Girl scouts sang different songs at camp than girls today—thank goodness!

In 1975, I was ten and had no clue of what I was singing. Some of the songs we sang around the old campfire in Girl Scouts back then would get you burned, or maybe even a lawsuit today! Consider these lyrics: “Big red indian, beats upon his drum, rum tum-tum, rum, tum-tum. Woo-Woo-Woo!” There was an obnoxious hand gesture of hitting your lips in a war cry on the woo-woos!

Another song, which I didn’t get at the time, was about a man named Ruffus Rassius Johnston Brown not paying his rent on time. Another one that I thought was so funny was about Fried Ham, Fried Ham, Cheese and Baloney. Each of the four verses was sung in different ethnically-slurred accents! Gads!

The topper had to be “Just plant a watermelon right on my grave and let the juice slip through…Now Southern fried chicken might taste mighty fine, but nothin’ tastes better than a watermelon rind..”

A sign of the times. Don’t make it right.

I don’t mean to pick on the Girl Scouts. In fact, some of my best childhood memories are from Camp Higganumpus, a Girl Scout camp in Higganum.

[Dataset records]
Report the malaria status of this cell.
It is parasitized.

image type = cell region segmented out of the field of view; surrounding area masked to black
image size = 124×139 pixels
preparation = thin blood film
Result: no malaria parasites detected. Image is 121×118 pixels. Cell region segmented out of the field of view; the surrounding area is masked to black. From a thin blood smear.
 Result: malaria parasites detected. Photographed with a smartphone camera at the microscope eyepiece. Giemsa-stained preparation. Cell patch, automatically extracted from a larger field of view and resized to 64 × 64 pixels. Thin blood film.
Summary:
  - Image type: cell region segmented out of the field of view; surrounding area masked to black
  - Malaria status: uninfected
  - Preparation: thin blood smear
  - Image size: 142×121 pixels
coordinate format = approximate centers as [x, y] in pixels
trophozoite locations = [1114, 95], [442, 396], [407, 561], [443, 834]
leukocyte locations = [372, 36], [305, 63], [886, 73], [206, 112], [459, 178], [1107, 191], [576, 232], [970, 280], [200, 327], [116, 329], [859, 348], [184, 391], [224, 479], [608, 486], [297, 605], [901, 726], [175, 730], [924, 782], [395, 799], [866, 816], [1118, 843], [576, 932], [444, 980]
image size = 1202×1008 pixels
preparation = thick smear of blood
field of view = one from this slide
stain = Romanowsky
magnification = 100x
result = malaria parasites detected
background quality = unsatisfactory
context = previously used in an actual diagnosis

- [Request 1] From the piece about Girl Scout campfire songs, extract the passage starting at "The topper had" and ending at "make it right.".
- [Request 2] List every song the Girl Scout campfire songs piece recalls, identifying each by its subject.
- [Request 3]
Answer these questions from the Girl Scout campfire songs piece:
(a) In what year was the writer ten years old?
(b) How many verses did the Fried Ham song have?
(c) What Girl Scout camp gave the writer some of the best childhood memories, and where was it?

- [Exercise output 1]
The topper had to be “Just plant a watermelon right on my grave and let the juice slip through…Now Southern fried chicken might taste mighty fine, but nothin’ tastes better than a watermelon rind..”

A sign of the times. Don’t make it right.

- [Exercise output 2]
A song about a "big red indian" beating upon his drum
A song about Ruffus Rassius Johnston Brown not paying his rent on time
A song about Fried Ham, Fried Ham, Cheese and Baloney
A song about planting a watermelon on the singer's grave

- [Exercise output 3]
(a) 1975
(b) Four
(c) Camp Higganumpus, in Higganum